┌──

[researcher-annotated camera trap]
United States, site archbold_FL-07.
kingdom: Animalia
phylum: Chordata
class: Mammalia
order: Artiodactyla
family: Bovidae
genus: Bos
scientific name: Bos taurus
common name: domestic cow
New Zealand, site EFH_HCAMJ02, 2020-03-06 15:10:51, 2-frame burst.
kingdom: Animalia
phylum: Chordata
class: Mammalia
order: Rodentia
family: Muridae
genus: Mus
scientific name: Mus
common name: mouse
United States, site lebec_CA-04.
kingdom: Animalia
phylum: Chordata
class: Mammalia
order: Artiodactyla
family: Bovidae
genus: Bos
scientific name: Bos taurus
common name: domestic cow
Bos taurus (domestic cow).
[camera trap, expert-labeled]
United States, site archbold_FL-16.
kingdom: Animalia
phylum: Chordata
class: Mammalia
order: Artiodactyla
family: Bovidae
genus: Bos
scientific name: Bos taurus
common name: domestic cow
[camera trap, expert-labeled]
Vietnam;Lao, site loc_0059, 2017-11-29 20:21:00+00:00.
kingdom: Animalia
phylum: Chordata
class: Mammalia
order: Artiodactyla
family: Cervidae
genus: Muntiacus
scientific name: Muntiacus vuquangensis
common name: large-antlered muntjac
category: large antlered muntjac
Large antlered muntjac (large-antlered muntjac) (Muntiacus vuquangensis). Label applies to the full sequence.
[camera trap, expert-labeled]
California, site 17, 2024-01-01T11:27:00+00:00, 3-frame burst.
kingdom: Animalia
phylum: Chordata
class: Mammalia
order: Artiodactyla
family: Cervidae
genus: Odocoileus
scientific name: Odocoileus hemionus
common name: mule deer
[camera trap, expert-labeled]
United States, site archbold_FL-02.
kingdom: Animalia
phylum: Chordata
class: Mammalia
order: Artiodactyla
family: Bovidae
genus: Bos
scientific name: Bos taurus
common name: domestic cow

└──

→ Activity
What is needed is a verbatim copy of the data, complete from first line to last.

→ Solved exercise
[researcher-annotated camera trap]
United States, site archbold_FL-07.
kingdom: Animalia
phylum: Chordata
class: Mammalia
order: Artiodactyla
family: Bovidae
genus: Bos
scientific name: Bos taurus
common name: domestic cow
New Zealand, site EFH_HCAMJ02, 2020-03-06 15:10:51, 2-frame burst.
kingdom: Animalia
phylum: Chordata
class: Mammalia
order: Rodentia
family: Muridae
genus: Mus
scientific name: Mus
common name: mouse
United States, site lebec_CA-04.
kingdom: Animalia
phylum: Chordata
class: Mammalia
order: Artiodactyla
family: Bovidae
genus: Bos
scientific name: Bos taurus
common name: domestic cow
Bos taurus (domestic cow).
[camera trap, expert-labeled]
United States, site archbold_FL-16.
kingdom: Animalia
phylum: Chordata
class: Mammalia
order: Artiodactyla
family: Bovidae
genus: Bos
scientific name: Bos taurus
common name: domestic cow
[camera trap, expert-labeled]
Vietnam;Lao, site loc_0059, 2017-11-29 20:21:00+00:00.
kingdom: Animalia
phylum: Chordata
class: Mammalia
order: Artiodactyla
family: Cervidae
genus: Muntiacus
scientific name: Muntiacus vuquangensis
common name: large-antlered muntjac
category: large antlered muntjac
Large antlered muntjac (large-antlered muntjac) (Muntiacus vuquangensis). Label applies to the full sequence.
[camera trap, expert-labeled]
California, site 17, 2024-01-01T11:27:00+00:00, 3-frame burst.
kingdom: Animalia
phylum: Chordata
class: Mammalia
order: Artiodactyla
family: Cervidae
genus: Odocoileus
scientific name: Odocoileus hemionus
common name: mule deer
[camera trap, expert-labeled]
United States, site archbold_FL-02.
kingdom: Animalia
phylum: Chordata
class: Mammalia
order: Artiodactyla
family: Bovidae
genus: Bos
scientific name: Bos taurus
common name: domestic cow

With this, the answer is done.